Short text fragments from websites
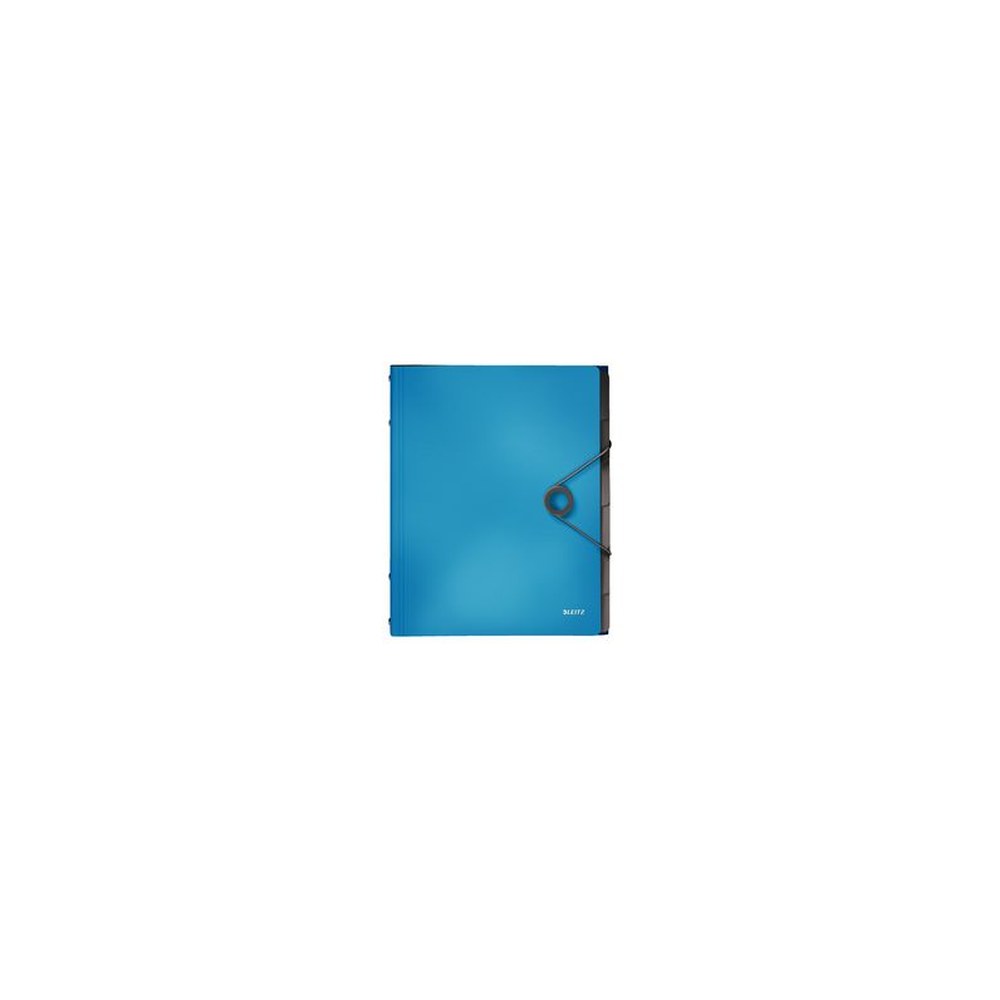 LEITZ Trieur Solid, A4, pp, 6 compartiments, bleu clair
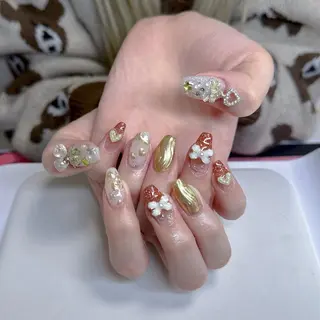 ネイル 大久保YISnail スカルプ専門店のネイルデザイン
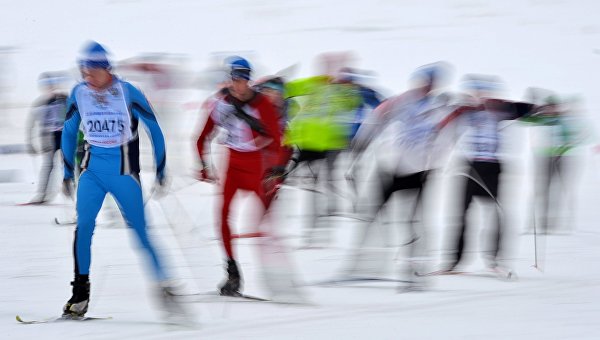 Лыжная гонка
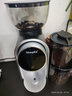 Mongdio电动磨豆机咖啡豆研磨机家用小型咖啡机咖啡磨豆机磨粉器25档调节 触控屏电动磨豆机（时尚黑） 实拍图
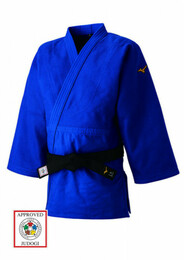 Judo Jacke, Mizuno Yusho Best 2, IJF 750g blau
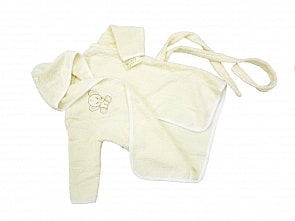 Халатик банный - Слонята (Bombus, BOM_9043)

What this task involves: Return only the lines from the line containing "Mongdio电动磨豆机咖啡豆研磨机家用小型咖啡机咖啡磨豆机磨粉器25档调节 触控屏电动磨豆机（时尚黑） 实拍图" through the last line of the records above, both ends included, exactly as written, leaving pictures out.

Response to this exercise:
 Mongdio电动磨豆机咖啡豆研磨机家用小型咖啡机咖啡磨豆机磨粉器25档调节 触控屏电动磨豆机（时尚黑） 实拍图
 Judo Jacke, Mizuno Yusho Best 2, IJF 750g blau
 Халатик банный - Слонята (Bombus, BOM_9043)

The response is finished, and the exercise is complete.